## STATED PROBLEM
Copy word for word the part of the items below that opens with the line containing "How much distance" and runs through the last line of the items, with both ends included.

---+---

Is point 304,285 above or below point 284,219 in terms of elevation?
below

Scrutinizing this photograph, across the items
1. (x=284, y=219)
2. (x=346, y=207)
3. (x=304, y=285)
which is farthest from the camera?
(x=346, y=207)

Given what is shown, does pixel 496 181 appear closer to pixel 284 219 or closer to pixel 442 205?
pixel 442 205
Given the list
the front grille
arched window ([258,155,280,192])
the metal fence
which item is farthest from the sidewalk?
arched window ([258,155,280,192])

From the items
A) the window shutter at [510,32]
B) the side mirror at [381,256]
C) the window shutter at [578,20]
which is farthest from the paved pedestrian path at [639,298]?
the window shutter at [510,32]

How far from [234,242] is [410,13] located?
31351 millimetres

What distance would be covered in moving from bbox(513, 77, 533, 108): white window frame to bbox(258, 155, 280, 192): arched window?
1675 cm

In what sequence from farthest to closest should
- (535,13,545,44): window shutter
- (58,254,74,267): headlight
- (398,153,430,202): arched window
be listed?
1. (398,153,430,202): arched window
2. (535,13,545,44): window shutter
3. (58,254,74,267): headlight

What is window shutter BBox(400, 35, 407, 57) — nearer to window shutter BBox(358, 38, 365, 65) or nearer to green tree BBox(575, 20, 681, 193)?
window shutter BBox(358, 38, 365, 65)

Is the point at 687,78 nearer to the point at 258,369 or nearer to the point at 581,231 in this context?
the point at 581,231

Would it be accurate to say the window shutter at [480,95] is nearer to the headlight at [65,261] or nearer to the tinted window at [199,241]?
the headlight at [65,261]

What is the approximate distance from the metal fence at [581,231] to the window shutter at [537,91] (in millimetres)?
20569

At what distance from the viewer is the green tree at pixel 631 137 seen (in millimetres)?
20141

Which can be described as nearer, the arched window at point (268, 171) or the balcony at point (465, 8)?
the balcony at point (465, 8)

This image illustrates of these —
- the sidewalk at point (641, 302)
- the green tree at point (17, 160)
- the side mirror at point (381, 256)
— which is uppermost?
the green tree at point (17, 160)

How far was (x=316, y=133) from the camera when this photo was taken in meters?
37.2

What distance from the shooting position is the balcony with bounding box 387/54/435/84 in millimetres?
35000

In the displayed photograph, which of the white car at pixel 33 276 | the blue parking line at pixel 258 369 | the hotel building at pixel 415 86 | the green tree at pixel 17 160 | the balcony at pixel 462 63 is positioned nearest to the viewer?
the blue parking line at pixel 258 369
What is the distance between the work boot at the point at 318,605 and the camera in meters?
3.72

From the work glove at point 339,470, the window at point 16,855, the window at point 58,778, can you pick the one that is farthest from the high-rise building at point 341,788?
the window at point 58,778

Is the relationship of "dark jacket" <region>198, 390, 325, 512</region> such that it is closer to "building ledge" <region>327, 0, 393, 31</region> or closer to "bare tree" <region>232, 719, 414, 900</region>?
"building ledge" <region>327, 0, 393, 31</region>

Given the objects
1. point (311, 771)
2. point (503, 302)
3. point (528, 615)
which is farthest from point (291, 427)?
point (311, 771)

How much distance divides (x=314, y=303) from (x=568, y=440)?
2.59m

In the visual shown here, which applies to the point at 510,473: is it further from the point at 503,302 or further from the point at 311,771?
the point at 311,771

---+---

## FULL RESPONSE
How much distance divides (x=314, y=303) from (x=568, y=440)?
2.59m

In the visual shown here, which applies to the point at 510,473: is it further from the point at 503,302 or further from the point at 311,771?
the point at 311,771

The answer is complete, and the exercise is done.